La Chambre du peuple a refusé cette variante par 99 voix contre 72, estimant dans sa majorité que les delphinariums et les zoos ne sont pas adaptés aux besoins des dauphins et des baleines, qui aspirent à de grands espaces et à un cadre de vie adapté à leur espèce.

Isabelle Chevalley (PVL/VD), qui est à l'origine de cette disposition sur les dauphins, a notamment cité plusieurs études qui montrent que le taux de mortalité de ces cétacés est plus élevé en captivité que dans la nature. "On ne peut que se réjouir de la disparition des delphinariums", a lancé pour sa part Matthias Aebischer (PS/BE).

Connyland touché

Cette disposition touche directement le parc d'attraction Connyland, à Lipperswil (TG), qui reste le seul delphinarium en Suisse. Son directeur Erich Brandenberger avait annoncé récemment qu'il lancerait un référendum si l'interdiction d'importer des dauphins était acceptée.
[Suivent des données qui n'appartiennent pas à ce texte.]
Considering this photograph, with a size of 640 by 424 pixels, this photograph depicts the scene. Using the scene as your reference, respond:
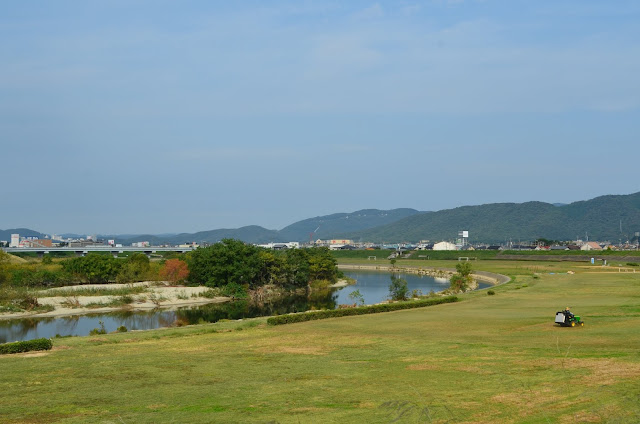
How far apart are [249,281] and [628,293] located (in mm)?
41634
Ce scénario est toutefois loin d'être certain, car sans partenaire, Connyland ne peut pas financer un référendum, a admis son directeur, interrogé lundi par l'ats. Il n'a ainsi pas obtenu de soutien de l'association faîtière des zoos suisses.

La polémique sur la détention des dauphins en Suisse est étroitement liée au parc Connyland, où huit de ses animaux sont décédés en trois ans. Les causes de ces décès sont controversées.